IHRE AUFGABE: Ziehen Sie aus den folgenden Zeilen jede heraus, die das Wort "booth" enthält. Dabei ist die Groß- und Kleinschreibung zu beachten.

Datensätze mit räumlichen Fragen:

------------------------------------

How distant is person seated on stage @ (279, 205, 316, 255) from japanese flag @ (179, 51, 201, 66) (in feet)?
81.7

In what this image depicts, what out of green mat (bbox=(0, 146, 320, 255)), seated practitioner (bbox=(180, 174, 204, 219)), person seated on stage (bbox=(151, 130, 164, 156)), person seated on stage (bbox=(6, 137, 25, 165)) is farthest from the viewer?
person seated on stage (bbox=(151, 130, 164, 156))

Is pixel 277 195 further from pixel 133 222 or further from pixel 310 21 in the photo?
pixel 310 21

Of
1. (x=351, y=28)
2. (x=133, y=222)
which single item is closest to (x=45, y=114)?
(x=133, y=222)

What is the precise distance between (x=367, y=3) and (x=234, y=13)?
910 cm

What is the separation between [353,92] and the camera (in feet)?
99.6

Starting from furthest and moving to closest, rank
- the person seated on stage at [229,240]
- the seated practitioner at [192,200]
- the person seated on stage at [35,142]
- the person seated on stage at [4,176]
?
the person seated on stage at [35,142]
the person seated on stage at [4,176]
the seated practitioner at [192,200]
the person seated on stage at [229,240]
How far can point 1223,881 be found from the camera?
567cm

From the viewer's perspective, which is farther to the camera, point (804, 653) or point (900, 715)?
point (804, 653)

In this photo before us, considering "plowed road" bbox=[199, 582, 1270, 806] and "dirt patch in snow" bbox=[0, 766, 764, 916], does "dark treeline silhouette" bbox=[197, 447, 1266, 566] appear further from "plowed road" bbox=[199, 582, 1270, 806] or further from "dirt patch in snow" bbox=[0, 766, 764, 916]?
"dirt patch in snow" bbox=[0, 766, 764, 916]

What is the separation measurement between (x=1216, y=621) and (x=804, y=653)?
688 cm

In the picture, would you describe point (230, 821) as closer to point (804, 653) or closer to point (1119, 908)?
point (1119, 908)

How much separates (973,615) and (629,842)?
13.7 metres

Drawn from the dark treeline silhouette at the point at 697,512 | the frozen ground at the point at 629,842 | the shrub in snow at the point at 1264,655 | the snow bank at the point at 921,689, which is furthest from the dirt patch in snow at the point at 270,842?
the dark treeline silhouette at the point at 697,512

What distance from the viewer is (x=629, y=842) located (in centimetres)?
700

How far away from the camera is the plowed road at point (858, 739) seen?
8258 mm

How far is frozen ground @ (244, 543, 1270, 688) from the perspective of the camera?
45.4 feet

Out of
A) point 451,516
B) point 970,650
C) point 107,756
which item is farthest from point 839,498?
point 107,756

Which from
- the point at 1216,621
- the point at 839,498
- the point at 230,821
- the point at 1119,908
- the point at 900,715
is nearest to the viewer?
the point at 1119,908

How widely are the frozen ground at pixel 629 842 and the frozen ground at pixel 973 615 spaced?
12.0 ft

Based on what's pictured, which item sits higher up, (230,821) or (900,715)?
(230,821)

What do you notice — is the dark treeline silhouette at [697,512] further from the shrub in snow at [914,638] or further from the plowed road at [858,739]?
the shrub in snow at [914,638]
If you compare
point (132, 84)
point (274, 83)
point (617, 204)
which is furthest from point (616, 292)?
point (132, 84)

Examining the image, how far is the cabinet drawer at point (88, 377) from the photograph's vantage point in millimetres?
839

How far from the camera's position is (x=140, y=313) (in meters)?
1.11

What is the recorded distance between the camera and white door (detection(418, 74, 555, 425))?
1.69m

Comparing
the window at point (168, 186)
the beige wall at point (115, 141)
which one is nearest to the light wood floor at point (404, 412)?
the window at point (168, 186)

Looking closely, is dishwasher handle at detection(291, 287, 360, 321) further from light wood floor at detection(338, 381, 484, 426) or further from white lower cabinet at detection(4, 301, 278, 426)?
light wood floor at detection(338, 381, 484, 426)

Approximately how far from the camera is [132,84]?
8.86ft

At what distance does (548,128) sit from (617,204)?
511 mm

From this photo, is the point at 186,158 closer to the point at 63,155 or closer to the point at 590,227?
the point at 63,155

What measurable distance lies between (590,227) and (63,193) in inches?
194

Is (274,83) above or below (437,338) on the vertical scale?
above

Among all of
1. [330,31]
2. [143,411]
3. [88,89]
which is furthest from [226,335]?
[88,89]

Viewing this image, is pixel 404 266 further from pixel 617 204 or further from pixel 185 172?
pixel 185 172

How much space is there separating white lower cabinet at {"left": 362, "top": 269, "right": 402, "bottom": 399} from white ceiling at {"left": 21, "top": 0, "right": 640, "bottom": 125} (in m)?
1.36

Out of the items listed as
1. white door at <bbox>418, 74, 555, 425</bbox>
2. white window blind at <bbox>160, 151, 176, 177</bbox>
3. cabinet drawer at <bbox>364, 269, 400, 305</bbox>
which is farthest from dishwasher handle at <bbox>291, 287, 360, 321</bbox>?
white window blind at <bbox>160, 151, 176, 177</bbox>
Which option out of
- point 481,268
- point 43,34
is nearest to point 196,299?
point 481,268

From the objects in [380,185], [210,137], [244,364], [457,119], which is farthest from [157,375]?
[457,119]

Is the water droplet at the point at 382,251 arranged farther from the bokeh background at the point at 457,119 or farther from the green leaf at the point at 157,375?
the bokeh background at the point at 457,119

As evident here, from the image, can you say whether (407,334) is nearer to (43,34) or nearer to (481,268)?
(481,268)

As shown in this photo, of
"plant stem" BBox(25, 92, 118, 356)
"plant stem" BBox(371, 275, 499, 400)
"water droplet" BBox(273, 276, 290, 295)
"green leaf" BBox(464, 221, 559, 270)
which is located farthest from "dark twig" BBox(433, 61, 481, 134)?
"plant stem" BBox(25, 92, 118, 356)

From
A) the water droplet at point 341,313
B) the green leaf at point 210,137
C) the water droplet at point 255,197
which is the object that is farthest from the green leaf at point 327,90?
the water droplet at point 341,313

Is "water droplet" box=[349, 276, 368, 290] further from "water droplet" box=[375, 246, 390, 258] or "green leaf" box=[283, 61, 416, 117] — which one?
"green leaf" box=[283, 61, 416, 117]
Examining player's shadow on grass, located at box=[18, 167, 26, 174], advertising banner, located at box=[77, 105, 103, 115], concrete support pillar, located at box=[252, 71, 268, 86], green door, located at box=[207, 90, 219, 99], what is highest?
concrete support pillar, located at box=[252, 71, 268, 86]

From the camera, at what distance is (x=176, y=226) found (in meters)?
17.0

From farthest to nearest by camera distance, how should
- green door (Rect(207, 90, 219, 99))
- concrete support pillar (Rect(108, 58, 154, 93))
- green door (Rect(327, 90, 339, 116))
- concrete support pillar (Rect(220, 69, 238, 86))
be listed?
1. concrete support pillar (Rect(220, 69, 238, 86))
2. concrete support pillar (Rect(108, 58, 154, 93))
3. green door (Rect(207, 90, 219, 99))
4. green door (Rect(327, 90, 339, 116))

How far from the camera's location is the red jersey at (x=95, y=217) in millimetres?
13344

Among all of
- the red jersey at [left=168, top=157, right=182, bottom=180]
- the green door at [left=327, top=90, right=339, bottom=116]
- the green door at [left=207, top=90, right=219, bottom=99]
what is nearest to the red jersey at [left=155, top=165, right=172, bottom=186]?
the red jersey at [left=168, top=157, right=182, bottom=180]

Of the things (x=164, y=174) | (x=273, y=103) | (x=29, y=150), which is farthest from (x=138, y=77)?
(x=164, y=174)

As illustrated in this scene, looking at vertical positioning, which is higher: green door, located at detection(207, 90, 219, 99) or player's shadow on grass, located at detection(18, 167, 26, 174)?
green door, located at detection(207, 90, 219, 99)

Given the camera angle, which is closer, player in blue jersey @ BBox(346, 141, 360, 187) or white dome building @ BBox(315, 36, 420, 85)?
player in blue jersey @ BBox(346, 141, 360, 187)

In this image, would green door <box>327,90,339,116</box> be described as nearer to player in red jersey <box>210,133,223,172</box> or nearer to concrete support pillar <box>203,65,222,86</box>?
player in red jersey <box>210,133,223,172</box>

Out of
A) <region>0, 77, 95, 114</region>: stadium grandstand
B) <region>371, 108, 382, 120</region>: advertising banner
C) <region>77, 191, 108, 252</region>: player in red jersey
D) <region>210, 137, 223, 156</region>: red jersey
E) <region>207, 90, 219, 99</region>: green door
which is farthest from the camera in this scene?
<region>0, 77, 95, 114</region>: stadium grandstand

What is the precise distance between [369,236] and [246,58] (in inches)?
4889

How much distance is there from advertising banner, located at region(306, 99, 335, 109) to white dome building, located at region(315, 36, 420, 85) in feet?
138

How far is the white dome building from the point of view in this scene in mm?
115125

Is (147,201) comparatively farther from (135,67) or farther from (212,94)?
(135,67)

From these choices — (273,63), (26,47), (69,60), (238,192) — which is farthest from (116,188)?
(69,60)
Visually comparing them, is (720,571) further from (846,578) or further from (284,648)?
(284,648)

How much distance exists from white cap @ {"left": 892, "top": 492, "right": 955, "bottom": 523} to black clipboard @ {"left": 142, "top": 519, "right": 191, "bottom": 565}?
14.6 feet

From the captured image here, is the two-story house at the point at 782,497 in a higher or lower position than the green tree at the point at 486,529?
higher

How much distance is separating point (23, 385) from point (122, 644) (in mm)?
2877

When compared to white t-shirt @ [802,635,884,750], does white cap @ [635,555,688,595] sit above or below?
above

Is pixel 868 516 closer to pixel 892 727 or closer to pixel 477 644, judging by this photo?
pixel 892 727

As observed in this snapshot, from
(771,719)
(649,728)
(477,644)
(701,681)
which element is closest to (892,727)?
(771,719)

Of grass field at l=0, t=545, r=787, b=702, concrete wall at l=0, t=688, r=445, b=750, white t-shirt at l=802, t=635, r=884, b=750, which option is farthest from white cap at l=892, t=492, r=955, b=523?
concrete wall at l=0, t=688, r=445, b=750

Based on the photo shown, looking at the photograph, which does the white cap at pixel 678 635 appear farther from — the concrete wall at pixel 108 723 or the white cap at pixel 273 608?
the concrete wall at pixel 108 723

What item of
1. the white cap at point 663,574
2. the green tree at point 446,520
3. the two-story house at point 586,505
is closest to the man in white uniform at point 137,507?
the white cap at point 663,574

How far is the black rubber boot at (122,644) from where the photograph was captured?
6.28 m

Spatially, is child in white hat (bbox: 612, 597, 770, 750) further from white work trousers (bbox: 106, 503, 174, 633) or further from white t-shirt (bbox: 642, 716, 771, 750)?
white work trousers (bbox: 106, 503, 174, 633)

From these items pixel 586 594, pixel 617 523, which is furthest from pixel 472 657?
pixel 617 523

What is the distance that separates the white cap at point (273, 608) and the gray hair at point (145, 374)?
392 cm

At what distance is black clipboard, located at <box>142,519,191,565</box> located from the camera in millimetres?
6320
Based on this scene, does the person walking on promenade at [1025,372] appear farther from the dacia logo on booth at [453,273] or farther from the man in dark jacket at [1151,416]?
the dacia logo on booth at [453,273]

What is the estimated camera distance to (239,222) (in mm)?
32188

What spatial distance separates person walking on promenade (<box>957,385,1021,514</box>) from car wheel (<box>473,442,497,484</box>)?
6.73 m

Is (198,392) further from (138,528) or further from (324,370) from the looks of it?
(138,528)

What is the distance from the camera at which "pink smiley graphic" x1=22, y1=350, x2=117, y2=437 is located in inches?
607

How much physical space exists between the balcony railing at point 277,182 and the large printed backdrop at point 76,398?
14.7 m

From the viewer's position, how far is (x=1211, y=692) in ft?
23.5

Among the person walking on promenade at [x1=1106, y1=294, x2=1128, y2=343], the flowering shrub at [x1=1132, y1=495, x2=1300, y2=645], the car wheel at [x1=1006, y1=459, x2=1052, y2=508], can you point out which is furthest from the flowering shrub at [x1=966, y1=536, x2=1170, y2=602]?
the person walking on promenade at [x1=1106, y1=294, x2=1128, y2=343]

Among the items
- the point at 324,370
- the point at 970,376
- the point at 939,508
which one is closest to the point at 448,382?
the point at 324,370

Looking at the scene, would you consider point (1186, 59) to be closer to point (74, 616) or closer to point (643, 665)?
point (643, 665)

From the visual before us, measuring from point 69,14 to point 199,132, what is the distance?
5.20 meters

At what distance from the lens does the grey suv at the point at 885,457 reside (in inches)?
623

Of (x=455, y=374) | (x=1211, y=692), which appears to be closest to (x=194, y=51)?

------------------------------------

ENDGÜLTIGE ANTWORT:
Based on this scene, does the person walking on promenade at [1025,372] appear farther from the dacia logo on booth at [453,273] or farther from the man in dark jacket at [1151,416]?
the dacia logo on booth at [453,273]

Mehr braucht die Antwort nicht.